Examples of replication settings

This page describes some common use cases for enabling Bigtable replication, then presents the settings you can use to support these use cases.

Isolate batch analytics workloads from other applications
Create high availability
Provide near-real-time backup
Maintain high availability and regional resilience
Store data close to your users

This page also explains how to decide what settings to use if your use case isn't listed here.

Before you read this page, you should be familiar with the overview of Bigtable replication.

Before you add clusters to an instance, you should be aware of the restrictions that apply when you change garbage collection policies on replicated tables.

Regardless of your use case, always provision enough nodes in every cluster in an instance to ensure that each cluster can handle replication in addition to the load it receives from applications. If a cluster does not have enough nodes, replication delay can increase, the cluster can experience performance issues due to memory buildup, and writes to other clusters in the instance might be rejected.

Isolate batch analytics workloads from other applications

When you use a single cluster to run a batch analytics job that performs numerous large reads alongside an application that performs a mix of reads and writes, the large batch job can slow things down for the application's users. With replication, you can use app profiles with single-cluster routing to route batch analytics jobs and application traffic to different clusters, so that batch jobs don't affect your applications' users.

To isolate two workloads:

Create a new instance with 2 clusters, or add a second cluster to an existing instance.

Follow the standard CPU utilization recommendations for this configuration.
Create 2 app profiles, one called live-traffic and another called batch-analytics.

If your cluster IDs are cluster-a and cluster-b, the live-traffic app profile should route requests to cluster-a and the batch-analytics app profile should route requests to cluster-b. This configuration provides read-your-writes consistency for applications using the same app profile, but not for applications using different app profiles.

You can enable single-row transactions in the live-traffic app profile if necessary. There's no need to enable single-row transactions in the batch-analytics app profile, assuming that you will only use this app profile for reads.
Use the live-traffic app profile to run a live-traffic workload.
While the live-traffic workload is running, use the batch-analytics app profile to run a read-only batch workload.
Monitor the CPU utilization for the instance's clusters, and add nodes to the clusters if necessary.
Monitor client-side latency using a tool of your choice. If you use the HBase client for Java, you can monitor latency with its client-side metrics.

To isolate two smaller workloads from one larger workload:

Create a new instance with 3 clusters, or add clusters to an existing instance until it has 3 clusters.

Follow the standard CPU utilization recommendations for this configuration.

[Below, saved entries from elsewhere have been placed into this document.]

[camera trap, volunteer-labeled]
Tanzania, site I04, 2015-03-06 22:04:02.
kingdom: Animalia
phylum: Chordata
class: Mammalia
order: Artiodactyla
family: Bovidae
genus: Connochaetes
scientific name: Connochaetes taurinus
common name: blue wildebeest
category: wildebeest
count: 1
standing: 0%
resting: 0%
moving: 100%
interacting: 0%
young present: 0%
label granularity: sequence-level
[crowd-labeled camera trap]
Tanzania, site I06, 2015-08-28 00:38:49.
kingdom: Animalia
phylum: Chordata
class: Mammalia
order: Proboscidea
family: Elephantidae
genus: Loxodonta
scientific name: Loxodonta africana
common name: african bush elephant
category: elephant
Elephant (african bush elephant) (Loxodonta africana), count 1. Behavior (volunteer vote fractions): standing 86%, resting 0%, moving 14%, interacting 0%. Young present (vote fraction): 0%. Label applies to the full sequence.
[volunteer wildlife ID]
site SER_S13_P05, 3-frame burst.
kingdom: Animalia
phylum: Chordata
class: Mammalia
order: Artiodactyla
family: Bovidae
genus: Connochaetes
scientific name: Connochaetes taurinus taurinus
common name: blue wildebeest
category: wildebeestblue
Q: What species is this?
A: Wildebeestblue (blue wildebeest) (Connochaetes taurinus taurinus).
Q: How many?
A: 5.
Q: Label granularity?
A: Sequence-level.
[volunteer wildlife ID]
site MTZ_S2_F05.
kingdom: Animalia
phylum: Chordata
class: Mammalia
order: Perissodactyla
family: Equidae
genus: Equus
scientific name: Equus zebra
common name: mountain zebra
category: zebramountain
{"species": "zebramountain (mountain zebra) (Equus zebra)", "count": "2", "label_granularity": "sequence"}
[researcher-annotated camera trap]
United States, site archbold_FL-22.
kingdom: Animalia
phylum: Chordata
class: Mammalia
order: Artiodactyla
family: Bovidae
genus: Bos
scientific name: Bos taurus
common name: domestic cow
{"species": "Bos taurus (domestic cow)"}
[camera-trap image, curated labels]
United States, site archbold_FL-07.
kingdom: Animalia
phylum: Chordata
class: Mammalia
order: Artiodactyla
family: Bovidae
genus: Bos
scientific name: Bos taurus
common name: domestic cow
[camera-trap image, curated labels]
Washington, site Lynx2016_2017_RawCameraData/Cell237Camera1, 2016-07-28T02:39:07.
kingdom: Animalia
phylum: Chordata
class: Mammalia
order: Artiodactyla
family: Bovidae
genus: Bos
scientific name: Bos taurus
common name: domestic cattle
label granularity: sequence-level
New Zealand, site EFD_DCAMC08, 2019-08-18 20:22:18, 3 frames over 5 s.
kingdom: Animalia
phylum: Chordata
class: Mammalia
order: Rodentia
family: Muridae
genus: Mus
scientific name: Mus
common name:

These steps assume that your clusters use the IDs cluster-a, cluster-b, and cluster-c.

Use the same number of nodes in cluster-a and cluster-b if they are serving the same application. Use a larger number of nodes in cluster-c to support the larger workload.
Create the following app profiles:
- live-traffic-app-a: Single-cluster routing from your application to cluster-a
- live-traffic-app-b: Single-cluster routing from your application to cluster-b
- batch-analytics: Single-cluster routing from the batch analytics job to cluster-c
Use the live-traffic app profiles to run live-traffic workloads.
While the live-traffic workloads are running, use the batch-analytics app profile to run a read-only batch workload.
Monitor the CPU utilization for the instance's clusters, and add nodes to the clusters if necessary.
Monitor client-side latency using a tool of your choice. If you use the HBase client for Java, you can monitor latency with its client-side metrics.

Create high availability (HA)

If an instance has only 1 cluster, your data's durability and availability are limited to the zone where that cluster is located. Replication can improve both durability and availability by storing separate copies of your data in multiple zones or regions and automatically failing over between clusters if needed.

To configure your instance for a high availability (HA) use case, create a new app profile that uses multi-cluster routing, or update the default app profile to use multi-cluster routing. This configuration provides eventual consistency. You won't be able to enable single-row transactions because single-row transactions can cause data conflicts when you use multi-cluster routing.

To learn more about how Bigtable helps achieve high availability, see Building a Global Data Presence with Bigtable .

Configurations to improve availability include the following.

Clusters in 3 or more different regions (recommended configuration). The recommended configuration for HA is an instance that has N+2 clusters that are each in a different region. For example, if the minimum number of clusters that you need to serve your data is 2, then you need a 4-cluster instance to maintain HA. This configuration provides uptime even in the rare case that 2 regions become unavailable. We recommend that you spread the clusters across multiple continents.

Example configuration:
- cluster-a in zone us-central1-a in Iowa
- cluster-b in zone europe-west1-d in Belgium
- cluster-c in zone asia-east1-b in Taiwan
For this configuration, provision enough nodes to maintain a target of 23% CPU utilization for a 3-cluster, 3-region instance and 35% CPU utilization for a 4-cluster, 4-region instance. This ensures that even if 2 regions are unavailable, the remaining cluster or clusters can serve all the traffic.
Two clusters in the same region but different zones. This option provides high availability within the region's availability, the ability to fail over without generating cross-region replication costs, and no increased latency on failover. Your data in a replicated Bigtable instance is available as long as any of the zones it is replicated to are available.

Example configuration:
- cluster-a in zone australia-southeast1-a in Sydney
- cluster-b in zone australia-southeast1-b in Sydney
Follow the standard CPU utilization recommendations for this configuration.
Two clusters in different regions. This multi-region configuration provides high availability like the preceding multi-zone configuration, but your data is available even if you cannot connect to one of the regions.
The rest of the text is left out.